• [Questions on the material]:
1 > Transcribe the orgia article from "Isidore of Seville" to "the free dictionary.".
2 > According to the orgia article, who was said to have composed the orgia that explained the role of the Titans in the dismemberment of Dionysos?
3 > List the things named in the orgia article in whose ecstatic exaltation the Bacchant was united with the god.

• [Document segment]:
BEGIN

Orgia

This article is about the form of worship in ancient Greek religion. For other uses, see Orgy.
Dionysian scene on a 3rd-century AD sarcophagus

In ancient Greek religion, an orgion (ὄργιον, more commonly in the plural orgia) was an ecstatic form of worship characteristic of some mystery cults.[1] The orgion is in particular a cult ceremony of Dionysos (or Zagreus), celebrated widely in Arcadia, featuring "unrestrained" masked dances by torchlight and animal sacrifice by means of random slashing that evoked the god's own rending and suffering at the hands of the Titans. [2][3] The orgia that explained the role of the Titans in Dionysos's dismemberment were said to have been composed by Onomacritus.[4] Greek art and literature, as well as some patristic texts, indicate that the orgia involved snake handling.[5]

Orgia may have been earlier manifestations of cult than the formal mysteries, as suggested by the violently ecstatic rites described in myth as celebrated by Attis in honor of Cybele and reflected in the willing self-castration of her priests the Galli in the historical period. The orgia of both Dionysian worship and the cult of Cybele aim at breaking down barriers between the celebrants and the divinity through a state of mystic exaltation:[6]

Dionysian mask
Dionysian orgy allowed the Bacchant to emerge from the 'ego' to be united with the god in the ecstatic exaltation of omophagia, dancing and wine. … This kind of bodily mysticism and psychosomatic liberation had only temporary effects each time — the period of the ekstasis.[7]

Initiates of the Orphic and Bacchic orgia practiced distinctive burial customs (see Totenpass) expressive of their beliefs in an afterlife; for instance, it was forbidden for the dead to wear wool.[8]

Members of a group devoted to performing orgia are called orgeônes, whose activities were regulated by law. The cult of the Thracian goddess Bendis was organized at Athens by her orgeônes as early as the Archaic period.[9]

The participation of women in orgia, which in some manifestations was exclusive to women, sometimes led to prurient speculation and attempts to suppress the rites. In 186 BC, the Roman senate tried to ban Dionysian religion as subversive both morally and politically.[10]

Isidore of Seville says that the Latin equivalent of orgia was caerimoniae (English "ceremonies"), the arcane rites of ancient Roman religion preserved by the various colleges of priests.[11]

See also

Look up orgia in Wiktionary, the free dictionary.

END

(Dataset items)
BEGIN

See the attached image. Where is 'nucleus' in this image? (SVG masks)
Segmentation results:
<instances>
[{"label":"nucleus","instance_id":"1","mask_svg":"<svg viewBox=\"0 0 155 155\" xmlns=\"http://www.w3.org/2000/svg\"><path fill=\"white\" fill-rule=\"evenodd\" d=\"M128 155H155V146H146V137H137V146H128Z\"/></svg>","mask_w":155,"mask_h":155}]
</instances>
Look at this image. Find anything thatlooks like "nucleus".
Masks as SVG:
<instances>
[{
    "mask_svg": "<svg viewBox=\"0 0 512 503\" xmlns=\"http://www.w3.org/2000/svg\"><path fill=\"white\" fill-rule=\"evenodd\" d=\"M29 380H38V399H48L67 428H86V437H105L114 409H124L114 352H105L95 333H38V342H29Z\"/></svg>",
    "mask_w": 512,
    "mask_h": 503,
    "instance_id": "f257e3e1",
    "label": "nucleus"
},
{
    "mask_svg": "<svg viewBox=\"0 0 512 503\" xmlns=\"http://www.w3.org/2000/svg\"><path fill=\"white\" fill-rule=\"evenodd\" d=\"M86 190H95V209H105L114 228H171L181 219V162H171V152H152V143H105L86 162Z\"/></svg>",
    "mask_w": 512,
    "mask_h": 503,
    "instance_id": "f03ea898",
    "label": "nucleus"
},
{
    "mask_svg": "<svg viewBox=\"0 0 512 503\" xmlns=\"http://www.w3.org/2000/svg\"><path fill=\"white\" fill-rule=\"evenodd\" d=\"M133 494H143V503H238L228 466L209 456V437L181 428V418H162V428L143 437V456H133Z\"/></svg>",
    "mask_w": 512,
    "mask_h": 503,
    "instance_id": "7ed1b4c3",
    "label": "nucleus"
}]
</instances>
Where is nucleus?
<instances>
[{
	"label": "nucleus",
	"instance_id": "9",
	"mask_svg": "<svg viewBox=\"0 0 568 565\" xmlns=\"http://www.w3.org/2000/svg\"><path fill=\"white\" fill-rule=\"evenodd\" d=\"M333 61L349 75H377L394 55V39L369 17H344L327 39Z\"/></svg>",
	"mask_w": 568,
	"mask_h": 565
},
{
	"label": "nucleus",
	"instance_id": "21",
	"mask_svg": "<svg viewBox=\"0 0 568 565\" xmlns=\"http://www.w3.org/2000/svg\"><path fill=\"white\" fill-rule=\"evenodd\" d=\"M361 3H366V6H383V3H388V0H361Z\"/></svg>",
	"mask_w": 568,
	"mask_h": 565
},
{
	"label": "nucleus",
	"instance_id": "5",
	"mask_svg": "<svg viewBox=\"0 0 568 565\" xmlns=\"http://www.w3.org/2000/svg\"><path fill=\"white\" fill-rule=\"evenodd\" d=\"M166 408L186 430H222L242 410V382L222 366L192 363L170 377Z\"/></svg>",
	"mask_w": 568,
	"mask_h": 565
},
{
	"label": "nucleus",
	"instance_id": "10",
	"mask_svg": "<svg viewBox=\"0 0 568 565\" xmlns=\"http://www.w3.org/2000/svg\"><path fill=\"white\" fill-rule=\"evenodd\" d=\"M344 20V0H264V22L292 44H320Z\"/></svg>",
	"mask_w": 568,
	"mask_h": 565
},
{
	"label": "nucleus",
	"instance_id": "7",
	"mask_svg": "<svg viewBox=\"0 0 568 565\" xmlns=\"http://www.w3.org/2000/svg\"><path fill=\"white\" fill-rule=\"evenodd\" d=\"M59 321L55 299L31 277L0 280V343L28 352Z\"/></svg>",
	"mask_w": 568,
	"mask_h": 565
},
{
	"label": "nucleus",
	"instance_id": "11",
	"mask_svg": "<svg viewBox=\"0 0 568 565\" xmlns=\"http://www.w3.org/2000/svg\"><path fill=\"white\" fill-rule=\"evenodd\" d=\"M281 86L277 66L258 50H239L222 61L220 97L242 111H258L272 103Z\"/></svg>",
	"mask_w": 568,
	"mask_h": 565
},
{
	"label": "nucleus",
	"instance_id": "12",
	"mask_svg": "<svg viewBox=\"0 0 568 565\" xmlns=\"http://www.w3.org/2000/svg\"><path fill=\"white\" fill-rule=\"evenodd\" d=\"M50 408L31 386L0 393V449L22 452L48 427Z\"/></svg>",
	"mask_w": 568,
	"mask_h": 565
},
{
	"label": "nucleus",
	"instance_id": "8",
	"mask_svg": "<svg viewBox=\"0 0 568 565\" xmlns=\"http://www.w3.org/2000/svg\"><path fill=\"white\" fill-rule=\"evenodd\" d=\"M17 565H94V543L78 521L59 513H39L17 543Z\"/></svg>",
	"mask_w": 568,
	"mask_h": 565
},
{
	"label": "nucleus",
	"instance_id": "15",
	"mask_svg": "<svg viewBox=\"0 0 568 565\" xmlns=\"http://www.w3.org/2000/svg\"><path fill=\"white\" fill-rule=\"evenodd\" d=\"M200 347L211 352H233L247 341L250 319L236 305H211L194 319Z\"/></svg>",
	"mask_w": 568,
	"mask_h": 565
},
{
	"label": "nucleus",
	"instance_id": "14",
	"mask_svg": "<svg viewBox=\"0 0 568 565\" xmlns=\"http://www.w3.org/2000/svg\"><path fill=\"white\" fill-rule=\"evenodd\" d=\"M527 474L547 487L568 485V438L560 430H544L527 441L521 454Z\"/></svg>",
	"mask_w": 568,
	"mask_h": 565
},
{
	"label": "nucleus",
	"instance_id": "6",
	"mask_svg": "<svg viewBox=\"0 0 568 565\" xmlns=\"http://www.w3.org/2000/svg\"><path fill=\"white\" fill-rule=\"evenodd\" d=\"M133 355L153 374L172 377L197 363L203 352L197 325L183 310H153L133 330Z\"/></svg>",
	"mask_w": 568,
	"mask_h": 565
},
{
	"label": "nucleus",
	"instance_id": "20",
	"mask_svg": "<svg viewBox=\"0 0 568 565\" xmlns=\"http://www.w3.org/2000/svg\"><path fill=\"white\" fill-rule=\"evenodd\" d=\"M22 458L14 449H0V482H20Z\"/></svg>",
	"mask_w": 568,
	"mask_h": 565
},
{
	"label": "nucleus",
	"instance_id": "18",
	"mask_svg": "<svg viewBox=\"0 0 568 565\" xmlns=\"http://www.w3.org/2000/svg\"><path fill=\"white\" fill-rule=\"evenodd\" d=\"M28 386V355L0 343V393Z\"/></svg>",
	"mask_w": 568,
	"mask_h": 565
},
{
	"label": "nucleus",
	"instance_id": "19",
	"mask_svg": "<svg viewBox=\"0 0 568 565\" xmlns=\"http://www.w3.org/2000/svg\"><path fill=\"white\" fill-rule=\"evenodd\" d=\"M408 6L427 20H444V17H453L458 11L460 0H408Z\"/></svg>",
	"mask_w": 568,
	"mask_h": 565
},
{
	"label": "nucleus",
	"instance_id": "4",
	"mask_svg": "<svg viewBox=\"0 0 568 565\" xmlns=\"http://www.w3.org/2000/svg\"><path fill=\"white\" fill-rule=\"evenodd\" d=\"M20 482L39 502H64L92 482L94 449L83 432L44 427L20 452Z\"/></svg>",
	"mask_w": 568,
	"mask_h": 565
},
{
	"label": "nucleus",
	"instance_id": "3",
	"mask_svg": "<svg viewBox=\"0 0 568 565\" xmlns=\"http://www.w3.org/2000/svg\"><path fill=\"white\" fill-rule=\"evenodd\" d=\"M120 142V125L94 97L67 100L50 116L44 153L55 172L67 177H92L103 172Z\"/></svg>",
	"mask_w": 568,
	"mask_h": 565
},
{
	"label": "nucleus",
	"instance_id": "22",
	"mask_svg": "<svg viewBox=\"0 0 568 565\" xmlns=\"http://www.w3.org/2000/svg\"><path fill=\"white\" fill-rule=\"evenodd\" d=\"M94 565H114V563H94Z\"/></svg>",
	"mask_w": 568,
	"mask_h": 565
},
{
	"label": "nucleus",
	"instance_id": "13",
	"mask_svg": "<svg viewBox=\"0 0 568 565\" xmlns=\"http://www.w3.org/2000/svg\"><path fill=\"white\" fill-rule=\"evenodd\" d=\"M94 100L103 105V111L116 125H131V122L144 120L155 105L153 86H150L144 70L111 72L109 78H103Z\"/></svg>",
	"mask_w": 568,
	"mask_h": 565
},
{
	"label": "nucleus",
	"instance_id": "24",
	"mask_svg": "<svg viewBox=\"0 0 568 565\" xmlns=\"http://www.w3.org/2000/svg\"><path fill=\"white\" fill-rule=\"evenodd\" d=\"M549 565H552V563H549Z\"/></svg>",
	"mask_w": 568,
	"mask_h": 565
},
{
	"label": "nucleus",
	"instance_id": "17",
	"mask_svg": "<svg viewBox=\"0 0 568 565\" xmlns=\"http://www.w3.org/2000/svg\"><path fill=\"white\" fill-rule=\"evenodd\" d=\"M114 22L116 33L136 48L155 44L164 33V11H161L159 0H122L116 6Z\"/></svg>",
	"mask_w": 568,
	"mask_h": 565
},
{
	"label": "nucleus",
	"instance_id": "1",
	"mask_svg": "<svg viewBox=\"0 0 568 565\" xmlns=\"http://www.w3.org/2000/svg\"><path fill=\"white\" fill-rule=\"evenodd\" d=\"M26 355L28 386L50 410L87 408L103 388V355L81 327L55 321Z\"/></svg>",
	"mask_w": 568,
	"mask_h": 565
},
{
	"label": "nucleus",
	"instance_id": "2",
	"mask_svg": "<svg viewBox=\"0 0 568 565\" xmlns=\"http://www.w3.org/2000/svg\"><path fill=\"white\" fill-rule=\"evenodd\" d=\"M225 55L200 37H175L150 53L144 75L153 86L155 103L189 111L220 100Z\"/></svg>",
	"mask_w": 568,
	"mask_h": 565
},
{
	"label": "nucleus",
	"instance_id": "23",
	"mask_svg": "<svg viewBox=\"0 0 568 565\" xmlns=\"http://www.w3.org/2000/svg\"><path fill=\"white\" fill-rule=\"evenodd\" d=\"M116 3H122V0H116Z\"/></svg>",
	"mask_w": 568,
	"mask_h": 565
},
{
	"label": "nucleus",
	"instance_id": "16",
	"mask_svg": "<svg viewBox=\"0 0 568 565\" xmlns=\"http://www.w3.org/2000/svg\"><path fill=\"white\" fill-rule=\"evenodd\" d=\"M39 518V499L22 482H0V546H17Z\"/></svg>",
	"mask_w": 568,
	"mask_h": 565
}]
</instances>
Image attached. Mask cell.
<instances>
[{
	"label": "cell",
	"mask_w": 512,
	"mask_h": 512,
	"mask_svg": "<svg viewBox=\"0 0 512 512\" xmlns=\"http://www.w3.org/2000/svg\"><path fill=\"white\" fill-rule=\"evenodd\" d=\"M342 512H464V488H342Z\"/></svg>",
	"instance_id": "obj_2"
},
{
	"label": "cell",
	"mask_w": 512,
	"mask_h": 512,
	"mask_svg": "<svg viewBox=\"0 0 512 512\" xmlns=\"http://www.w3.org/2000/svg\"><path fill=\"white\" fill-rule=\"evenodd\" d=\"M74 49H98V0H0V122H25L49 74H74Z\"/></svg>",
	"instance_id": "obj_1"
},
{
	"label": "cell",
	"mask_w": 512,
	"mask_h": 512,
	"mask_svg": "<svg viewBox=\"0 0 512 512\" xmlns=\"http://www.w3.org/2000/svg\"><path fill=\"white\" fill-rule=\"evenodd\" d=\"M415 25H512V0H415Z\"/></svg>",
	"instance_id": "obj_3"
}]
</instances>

END

• [Responses by task]:
1 >
Isidore of Seville says that the Latin equivalent of orgia was caerimoniae (English "ceremonies"), the arcane rites of ancient Roman religion preserved by the various colleges of priests.[11]

See also

Look up orgia in Wiktionary, the free dictionary.

2 > Onomacritus.

3 >
omophagia
dancing
wine